いつもながらセリの登場は派手だ。酒場でいっぺんに客の視線を釘付けにしてしまった。
……なかなか出来る事じゃない。
彼女とごはんを食べながら、いろいろな話をする。
それで、まず分かったこと。彼女は騎士をやってたらしい。―――確かに、彼女の立ち居振る舞いとか、言葉遣いとか。色んな所にそんな雰囲気があったのは確かだ。
セリはどうして騎士の身分を捨てたんだろう。あたしがセリの立場なら、噛り付いてでも手放さないのに。

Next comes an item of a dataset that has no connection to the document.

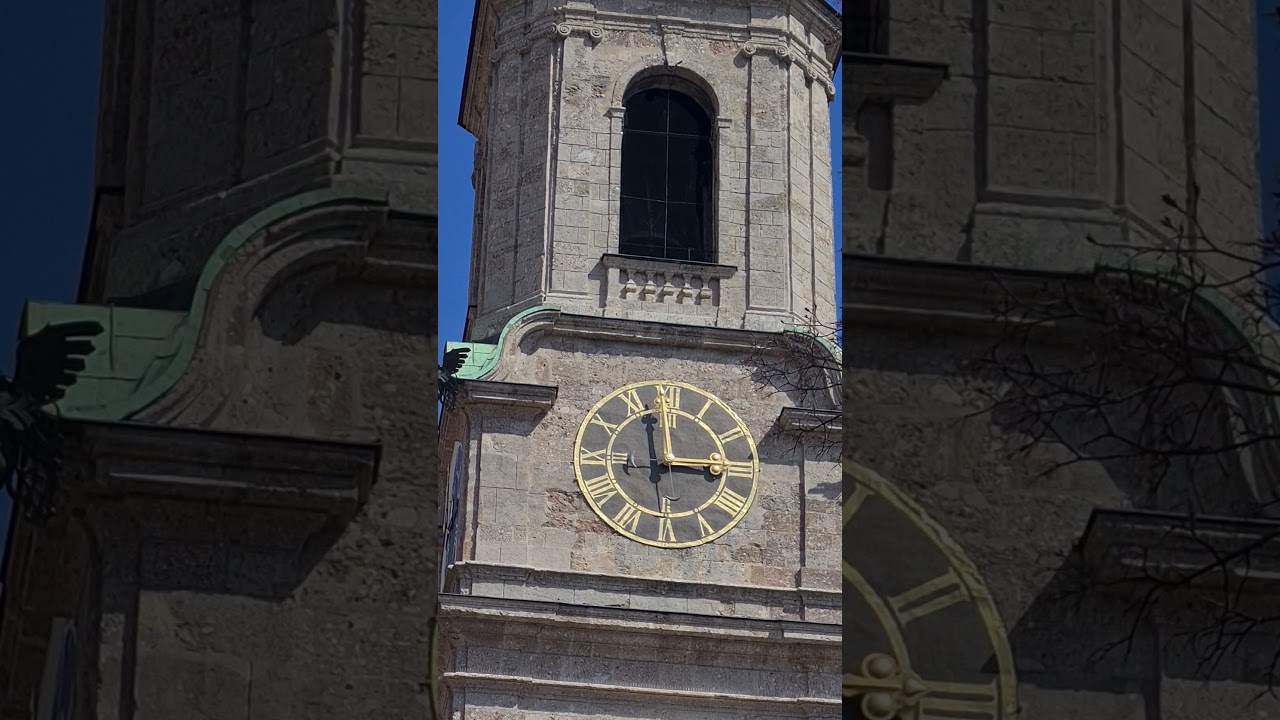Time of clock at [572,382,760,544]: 2:58
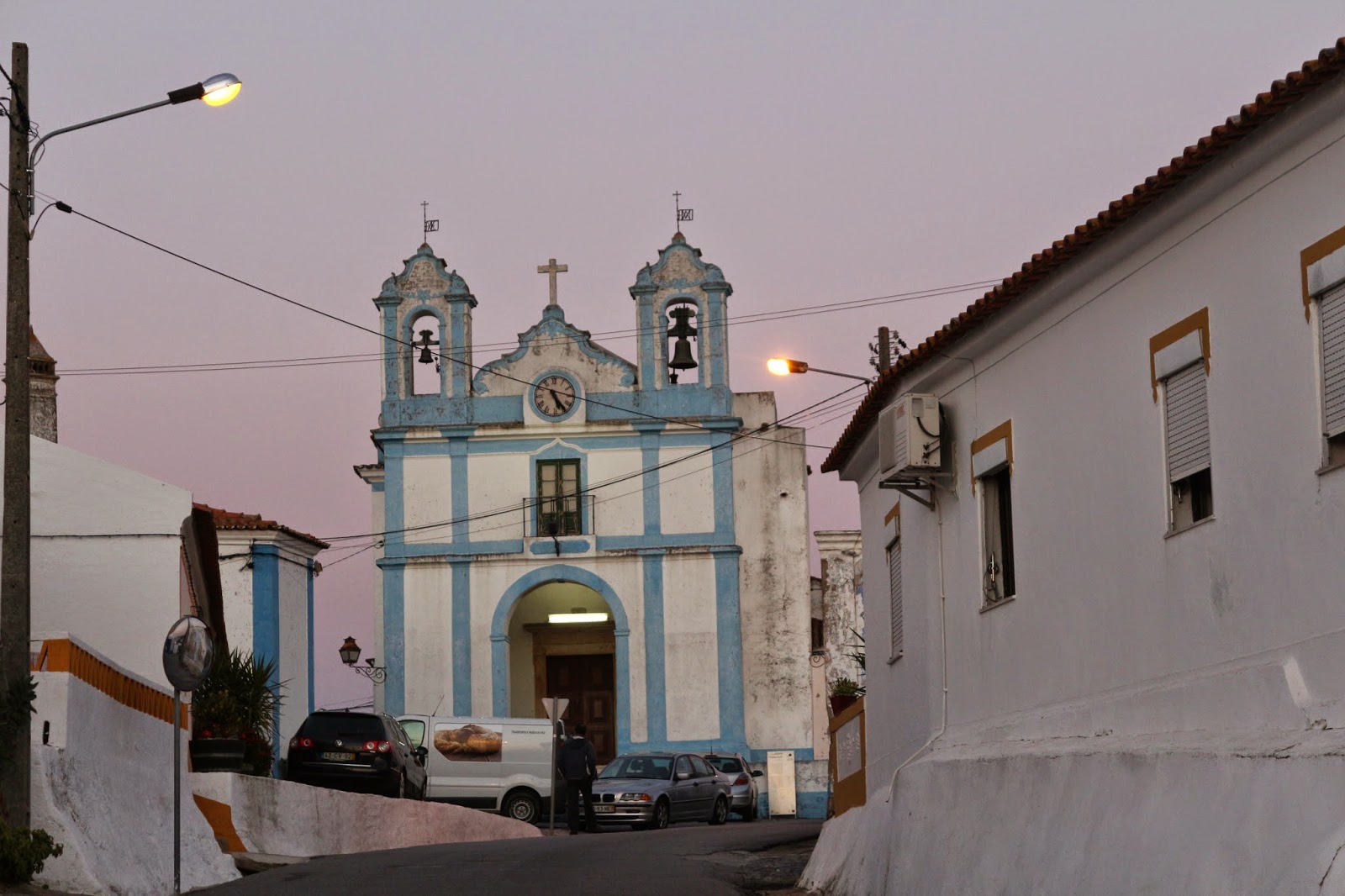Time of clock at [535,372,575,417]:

でも、華やかに見える騎士の世界でも、きっと沢山のつらい事があったんだろうと思う。
彼女に弟子がいるという事も知った。名前はフェイシア。あたしと歳が近いらしい。セリはいつか紹介してくれると言ってたから、会える日を楽しみに。
まだフランネールに来て日も浅いだろうに、彼女は早速複数のヴァンパイアと闘っていた。
あたしよりも闘っているかもしれない。純粋に、すごいと思った。きっとあたしとセリじゃ実力も違いすぎるだろうな、とも思う。
今度会った時は、彼女がどうしてそんなにヴァンパイアと敵対するのか―――その理由を聞いてみようと思う。
彼女の深いところに不用意に踏み込まないよう、気をつけながら。
帰り際、セリに聖水をプレゼント。
なんとなく、敵を見ると突っ込んでいきそうな感じがするから……。有効活用してくれれば嬉しいな。